Regardless of the efforts of a pharmaceutical company and of the U.S. Food and Drug Administration (FDA) to identify harmful side effects prior to regulatory approval of a new drug, it is not possible to identify all such serious adverse events (SAE’s). There are many reasons for this; chief among them is the fact that the number of patients in clinical development programs of new drugs to prove efficacy are inadequate to detect rare SAE’s. It is therefore in a company’s best interest to develop a post marketing risk based monitoring plan (RBMP) of their drug as it is made available to patients through physician prescriptions after regulatory approval.
This manuscript provides information to those developing monitoring plans for SAE’s following regulatory approval of a new drug. In addition, we (1) illustrate how many patients would need to be treated in order to have high confidence of seeing at least 1 pre-specified SAE, (2) show that absence of proof of a SAE is not proof of absence of that SAE, and (3) identify statistical methodology that could be used for formal statistical monitoring of SAE’s.
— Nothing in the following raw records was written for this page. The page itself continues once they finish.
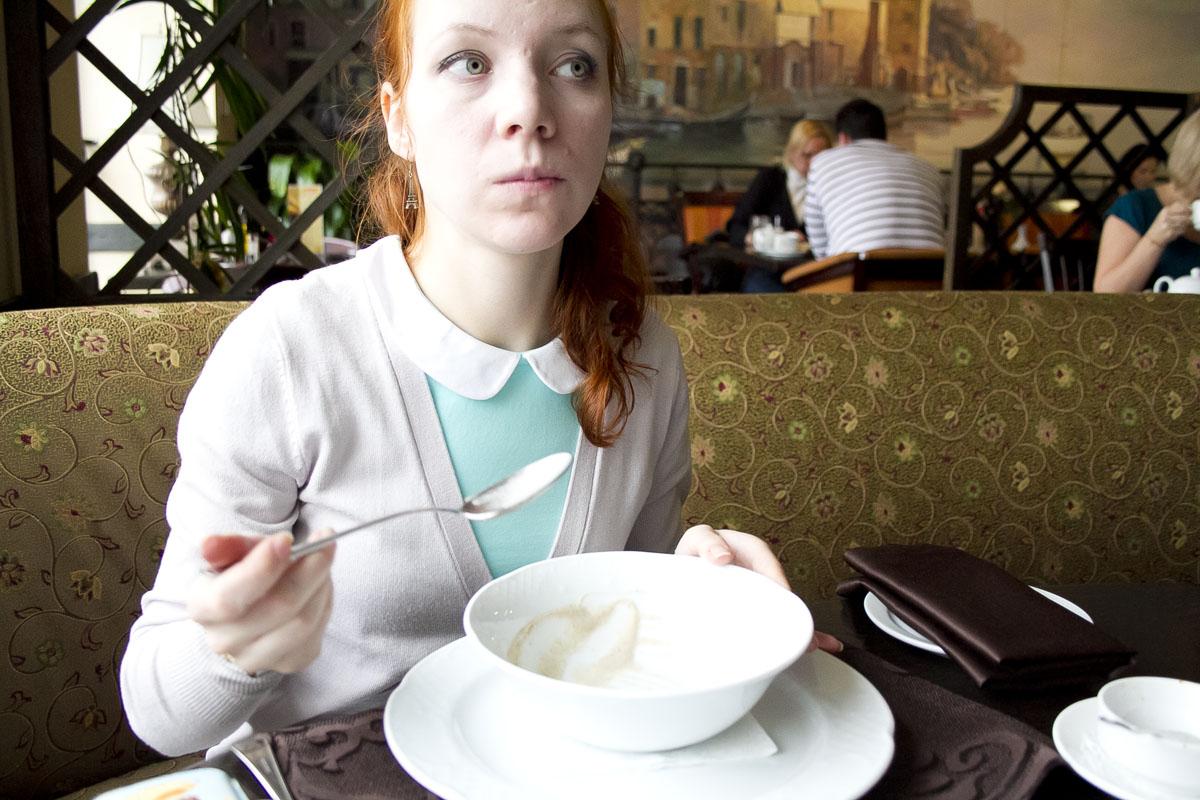 Вкусовщина: маленькая Италия и большая скидка в ресторане «Портофино»
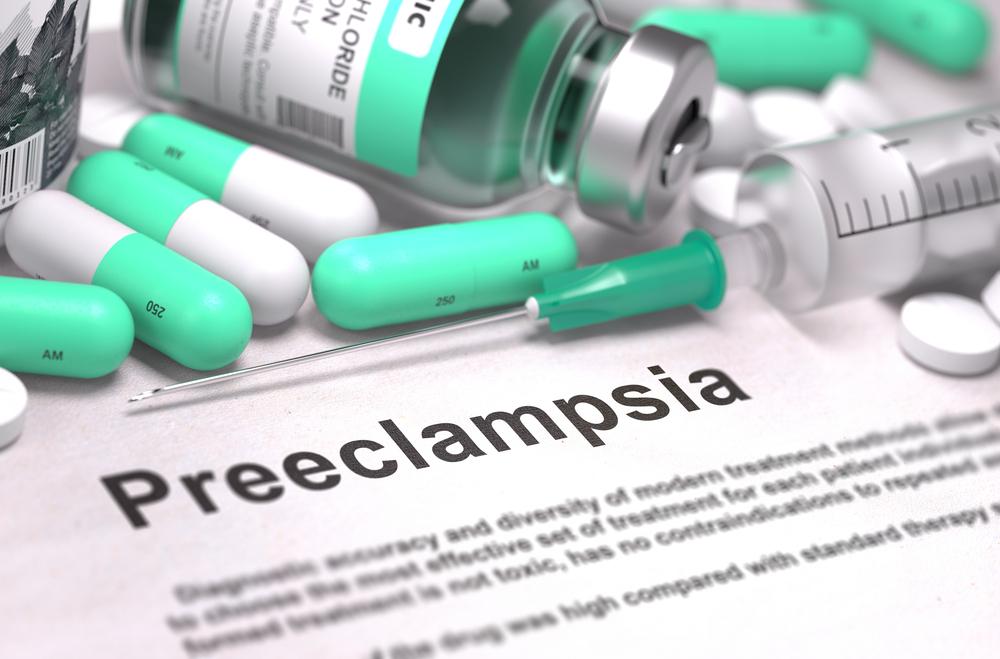 Preclampsia: symptoms and risks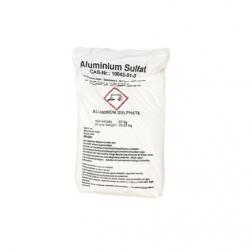 E520 - Sulfate D'aluminium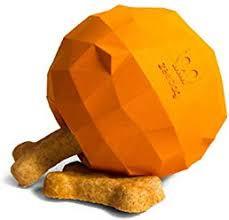 ZEE.DOG Super Fruitz Narancs
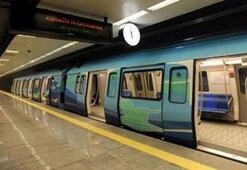 İBB Başkanı Uysaldan Üsküdar-Çekmeköy metro açıklaması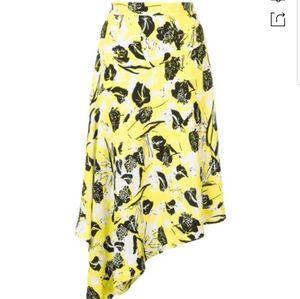 DEREK Lam Asymmetric Printed Crepe Skirt Yellow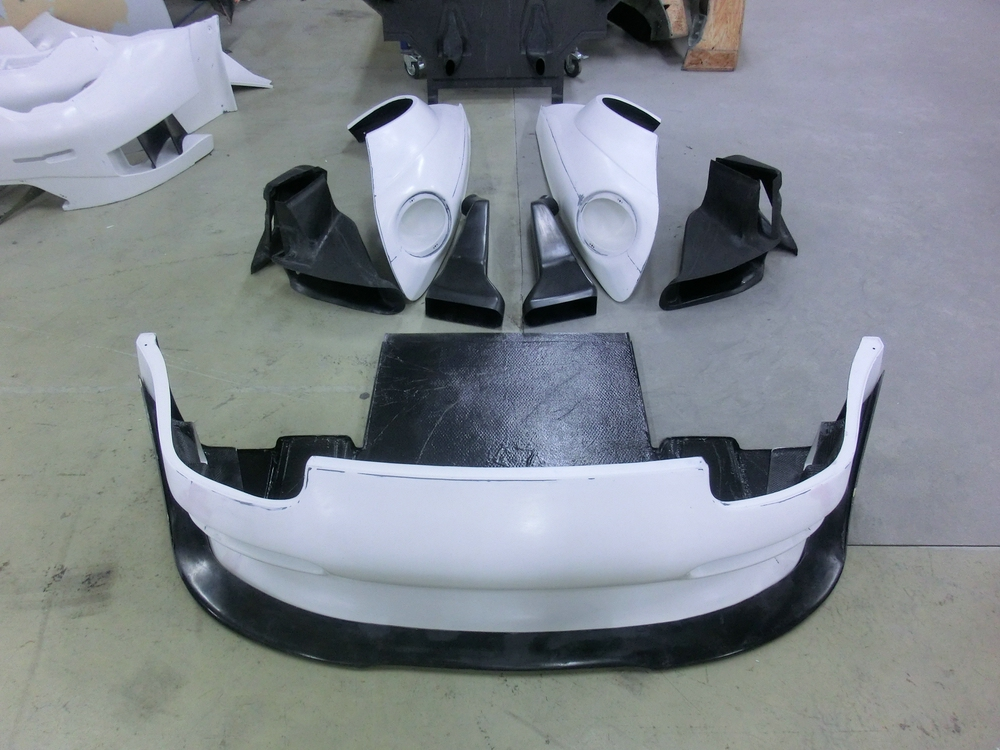 Porsche 993 GT2 Evo Aero kit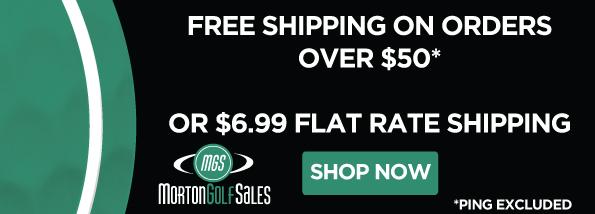 mgs FREE SHIPPING
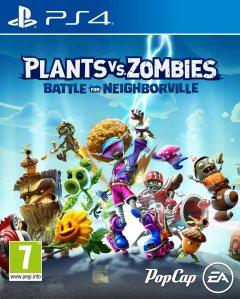 Plants Vs. Zombies: Battle For Neighborville (EU)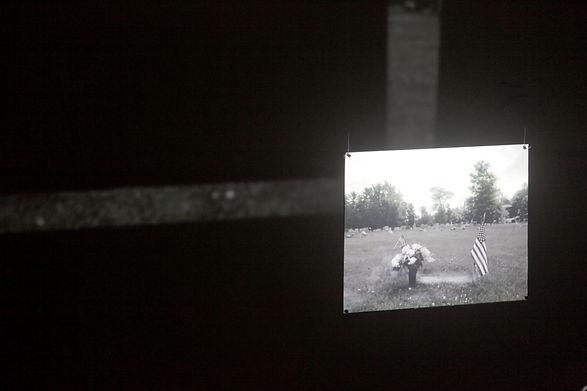 'trigger' multimedia installation, bianca turner, 2016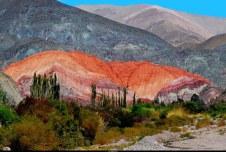 Argentina JUJUY Purmamarca Cerro de los 7 colores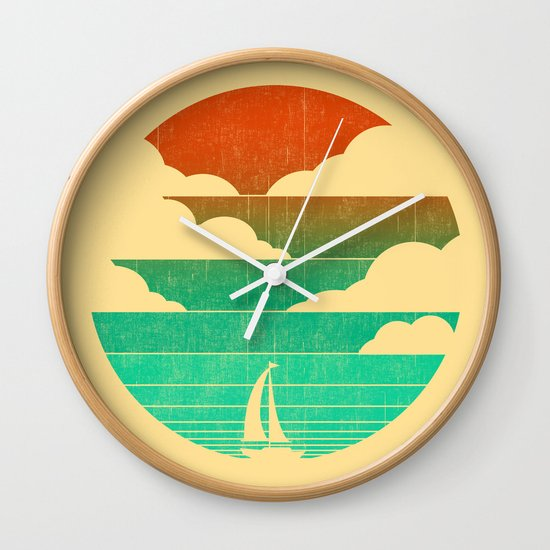 Go West (sail away in my boat) Wall Clock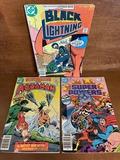 3 Issues Super Powers #5 Adventure Comics #450 Black Lightning #4 DC Comics Bronze Age Comics
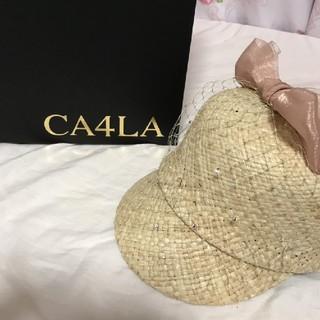 CA4LA - ピンクリボン麦わら帽子(キャップ)
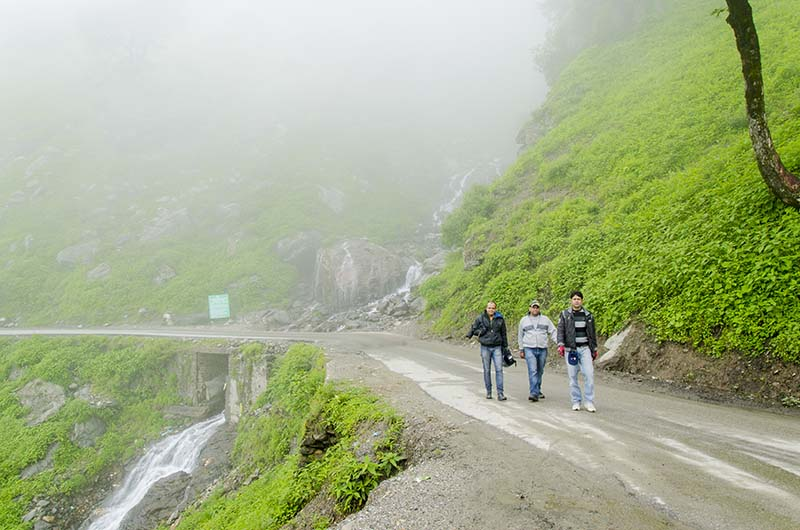 What to see in Manali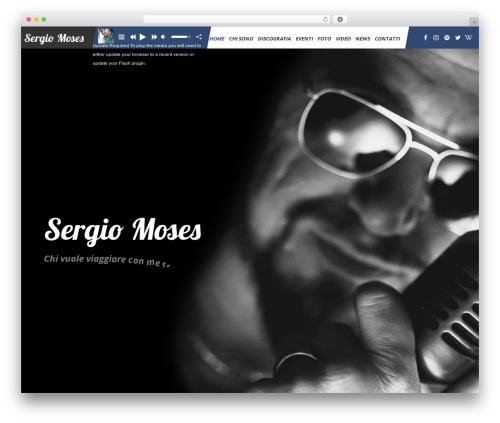 WP template TheArtist - sergiomoses.com
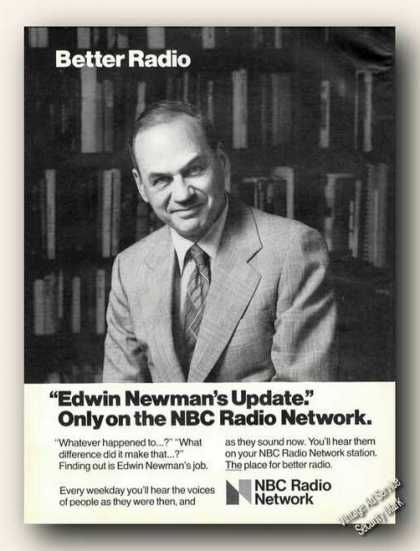 Edwin Newman Photo Nbc Radio Network (1978)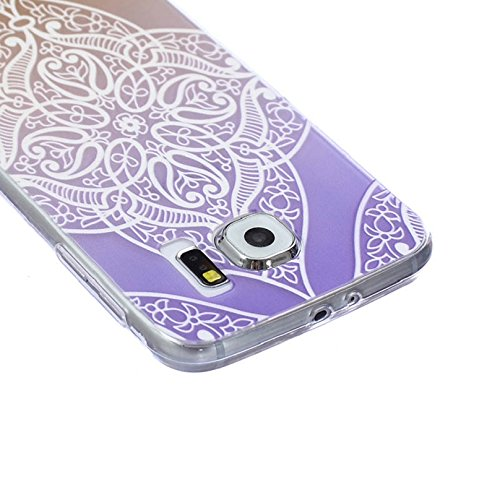 Towallmark(TM)for Samsung Galaxy S6 Case Vintage Floral Pattern Carved TPU Case Cover (Purple)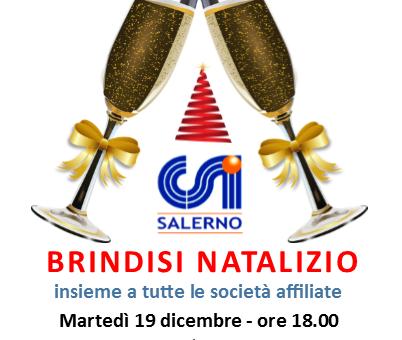 CSI Salerno: brindisi natalizio con tutte le societA� affiliate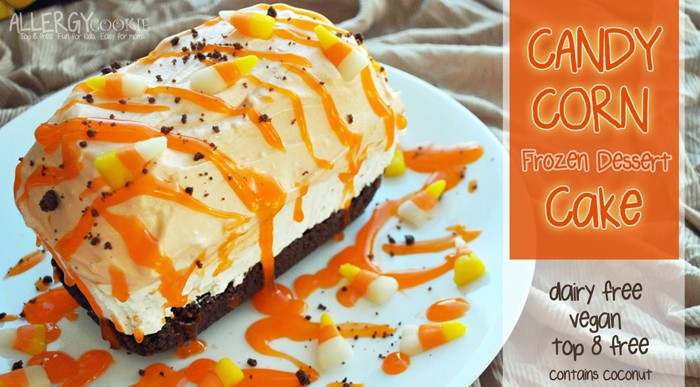 50+ Candy Corn Halloween Inspired Treats and Snacks - cake dairy free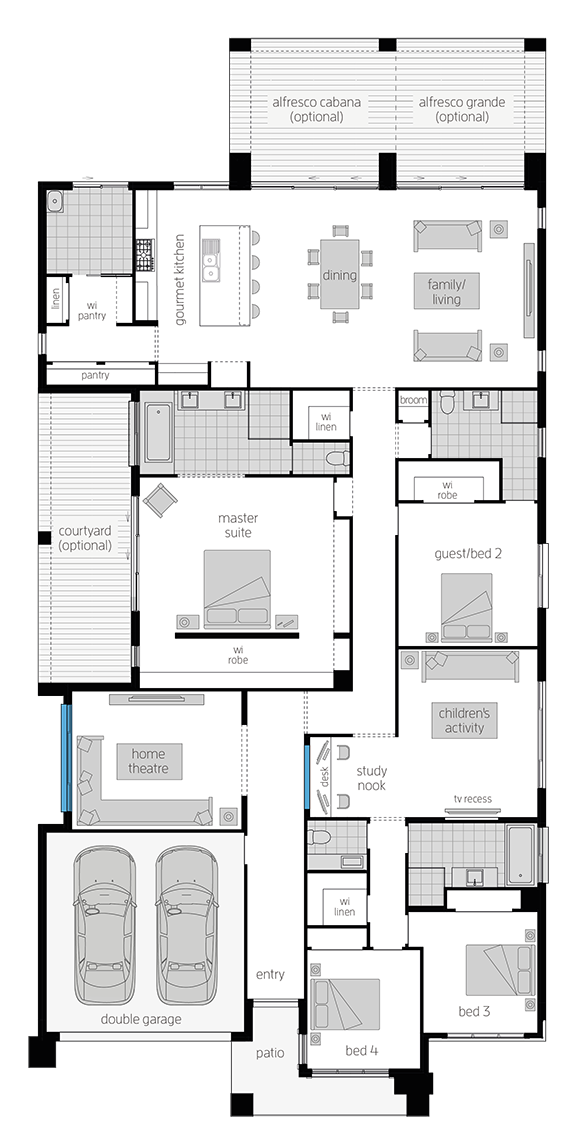 Anchorage Four- Single Storey Floor Plan- McDonald Jones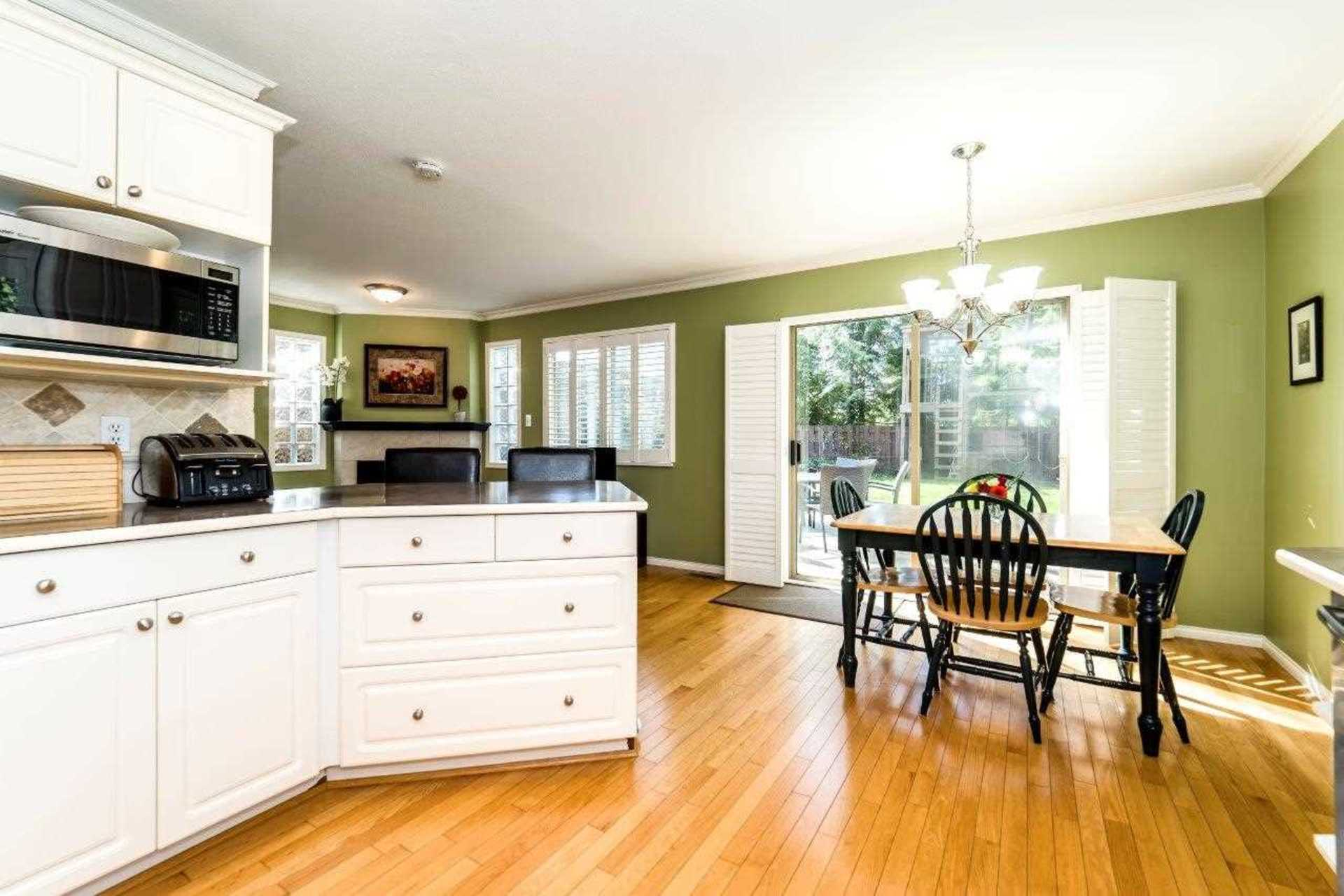 1 at 4990 Cedarcrest Avenue, Canyon Heights NV, North Vancouver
“Monitoring for Adverse Events Post Marketing Approval of Drugs,” is published in the International Journal of Allergy Medications.
Dr. Karl E. Peace, professor of biostatistics at JPHCOPH and Georgia Cancer Coalition Distinguished Cancer Scholar was the lead author and Dr. Macaulay Okwuokenye, alumni of the doctor of public health in biostatistics program at the Jiann-Ping Hsu College of Public Health (JPHCOPH) at Georgia Southern University was the co-author.